» Problem requirements:
State how many lines in the entries below contain the word "photograph", treating uppercase and lowercase as different. Reply with the number alone.

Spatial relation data
* Begin *
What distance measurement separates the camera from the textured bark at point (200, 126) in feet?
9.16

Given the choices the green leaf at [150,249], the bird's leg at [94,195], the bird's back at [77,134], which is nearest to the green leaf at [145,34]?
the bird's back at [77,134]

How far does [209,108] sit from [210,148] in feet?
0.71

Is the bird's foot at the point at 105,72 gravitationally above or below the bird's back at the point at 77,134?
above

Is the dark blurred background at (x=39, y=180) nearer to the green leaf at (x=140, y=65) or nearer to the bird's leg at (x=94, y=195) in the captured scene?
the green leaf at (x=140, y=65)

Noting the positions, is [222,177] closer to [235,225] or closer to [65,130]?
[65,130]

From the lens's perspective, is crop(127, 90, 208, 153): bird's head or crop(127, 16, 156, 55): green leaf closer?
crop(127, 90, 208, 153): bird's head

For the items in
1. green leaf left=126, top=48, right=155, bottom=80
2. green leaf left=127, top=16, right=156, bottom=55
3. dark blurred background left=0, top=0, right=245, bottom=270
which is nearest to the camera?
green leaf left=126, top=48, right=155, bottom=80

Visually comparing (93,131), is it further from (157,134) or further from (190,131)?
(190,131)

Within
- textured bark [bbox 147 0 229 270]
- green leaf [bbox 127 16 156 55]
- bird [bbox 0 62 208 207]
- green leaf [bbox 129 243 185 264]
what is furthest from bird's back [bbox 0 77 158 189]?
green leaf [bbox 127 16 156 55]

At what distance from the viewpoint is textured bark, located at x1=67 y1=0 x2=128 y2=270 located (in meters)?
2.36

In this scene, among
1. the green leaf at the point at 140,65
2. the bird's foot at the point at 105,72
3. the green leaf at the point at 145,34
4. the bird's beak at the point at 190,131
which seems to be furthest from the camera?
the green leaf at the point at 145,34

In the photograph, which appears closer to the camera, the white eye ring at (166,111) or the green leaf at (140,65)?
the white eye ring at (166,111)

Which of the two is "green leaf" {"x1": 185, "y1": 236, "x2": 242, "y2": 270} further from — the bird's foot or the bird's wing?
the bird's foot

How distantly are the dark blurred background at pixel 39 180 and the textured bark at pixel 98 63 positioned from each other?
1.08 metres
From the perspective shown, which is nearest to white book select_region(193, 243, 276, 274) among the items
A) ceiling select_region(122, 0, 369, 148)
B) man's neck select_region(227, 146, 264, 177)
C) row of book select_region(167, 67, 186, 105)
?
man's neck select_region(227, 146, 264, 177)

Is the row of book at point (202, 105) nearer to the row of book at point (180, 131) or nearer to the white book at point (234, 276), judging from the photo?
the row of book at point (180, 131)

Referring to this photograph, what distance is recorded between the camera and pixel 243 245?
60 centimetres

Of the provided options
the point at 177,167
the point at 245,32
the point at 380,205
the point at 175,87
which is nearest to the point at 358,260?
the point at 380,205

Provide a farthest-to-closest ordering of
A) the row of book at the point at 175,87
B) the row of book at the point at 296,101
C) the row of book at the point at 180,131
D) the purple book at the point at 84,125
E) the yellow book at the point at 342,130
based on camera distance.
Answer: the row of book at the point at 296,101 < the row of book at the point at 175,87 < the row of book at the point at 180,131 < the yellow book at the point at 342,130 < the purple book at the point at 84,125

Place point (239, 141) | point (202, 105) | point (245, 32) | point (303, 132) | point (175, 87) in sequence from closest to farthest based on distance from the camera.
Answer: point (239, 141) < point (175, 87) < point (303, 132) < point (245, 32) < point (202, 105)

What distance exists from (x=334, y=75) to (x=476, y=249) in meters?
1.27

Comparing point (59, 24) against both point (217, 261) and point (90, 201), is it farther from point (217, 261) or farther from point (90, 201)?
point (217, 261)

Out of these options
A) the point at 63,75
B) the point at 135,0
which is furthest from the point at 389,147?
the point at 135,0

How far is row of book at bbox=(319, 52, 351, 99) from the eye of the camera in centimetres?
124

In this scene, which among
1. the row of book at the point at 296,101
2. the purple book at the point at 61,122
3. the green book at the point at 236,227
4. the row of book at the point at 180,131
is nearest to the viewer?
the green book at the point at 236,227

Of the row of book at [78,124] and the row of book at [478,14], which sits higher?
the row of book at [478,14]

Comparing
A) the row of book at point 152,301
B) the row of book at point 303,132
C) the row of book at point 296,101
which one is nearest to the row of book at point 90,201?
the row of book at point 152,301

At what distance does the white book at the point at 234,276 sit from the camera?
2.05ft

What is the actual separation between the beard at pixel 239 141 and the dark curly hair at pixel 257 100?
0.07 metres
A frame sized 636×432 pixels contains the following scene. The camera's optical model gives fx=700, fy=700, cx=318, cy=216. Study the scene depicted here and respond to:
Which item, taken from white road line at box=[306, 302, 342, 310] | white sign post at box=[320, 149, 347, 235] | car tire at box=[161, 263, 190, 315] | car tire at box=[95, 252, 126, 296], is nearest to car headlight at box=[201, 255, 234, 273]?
* End *
» Exercise answer:
2